文摘Objective: To observe human to mouse one way mixed lymphocyte(MLC); And to set up the xeno-grats verse host disease Xeno-graft host disease(XGVHD) model,probing its immunologic mechamism.Methods: Mouse splenic lymphocyte were collected in asepsis and treated by mitomycin as activating cell. Human Peripheral blood lymphocytes (hPBL)were separated and gathered as reacting cell; Mouse splenic lymphocyte and hPBL were mixed to incubate for a week. Destroying recipient (mouse) immune system by total body irradiation (TBI) and intraperitoneal injecting CTX、MTX; Separating and collecting hPBL; Injecting hPBL to mouse by caudal vein.
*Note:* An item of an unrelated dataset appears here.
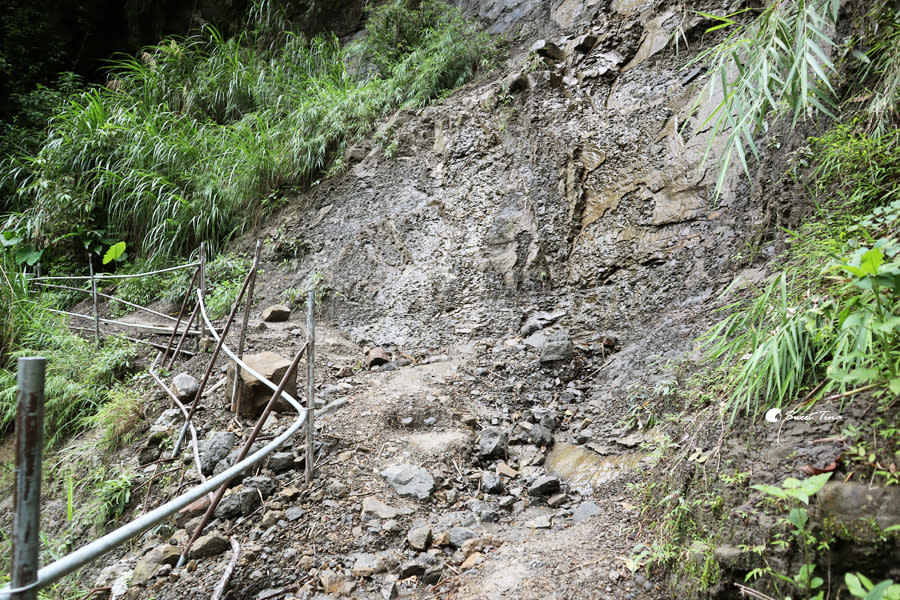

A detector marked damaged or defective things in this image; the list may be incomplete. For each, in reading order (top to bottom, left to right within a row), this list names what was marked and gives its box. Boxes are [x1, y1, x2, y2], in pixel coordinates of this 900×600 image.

Results; ①HPBL in the experiment groups(mixed mouse lymphocyte) proliferated obviously, the amount of 3H-TdR in corporation increased evidently(P<0.05); The mean percentage of CD 4、CD 8、IgG 、IgM positive cells rose markedly. ②Experiment groups,the hPBL were found in the spleen and kidney tissue, fas protein expressing, we occasionally discovered and apoptosis cells.Conclusion: The human to mouse one-way MLC has obvious lymphocyte proliferation. By these means,we succeed in inducing XGVHD and setting up a XGVHD model.